#### Exercise requirements
Reproduce everything in the material from the line containing "How far from" down to the end of the material.

>> Start

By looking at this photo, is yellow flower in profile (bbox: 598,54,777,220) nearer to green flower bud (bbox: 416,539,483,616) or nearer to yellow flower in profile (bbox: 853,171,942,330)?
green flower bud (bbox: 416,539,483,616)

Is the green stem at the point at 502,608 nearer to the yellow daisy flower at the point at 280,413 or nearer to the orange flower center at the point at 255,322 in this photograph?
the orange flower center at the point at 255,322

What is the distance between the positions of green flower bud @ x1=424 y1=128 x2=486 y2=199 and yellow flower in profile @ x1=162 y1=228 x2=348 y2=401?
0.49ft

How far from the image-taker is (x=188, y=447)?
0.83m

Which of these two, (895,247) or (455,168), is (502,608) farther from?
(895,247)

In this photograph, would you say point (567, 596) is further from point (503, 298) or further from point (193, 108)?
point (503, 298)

>> End

#### Solution to this task
How far from the image-taker is (x=188, y=447)?
0.83m

Which of these two, (895,247) or (455,168), is (502,608) farther from?
(895,247)

In this photograph, would you say point (567, 596) is further from point (503, 298) or further from point (193, 108)?
point (503, 298)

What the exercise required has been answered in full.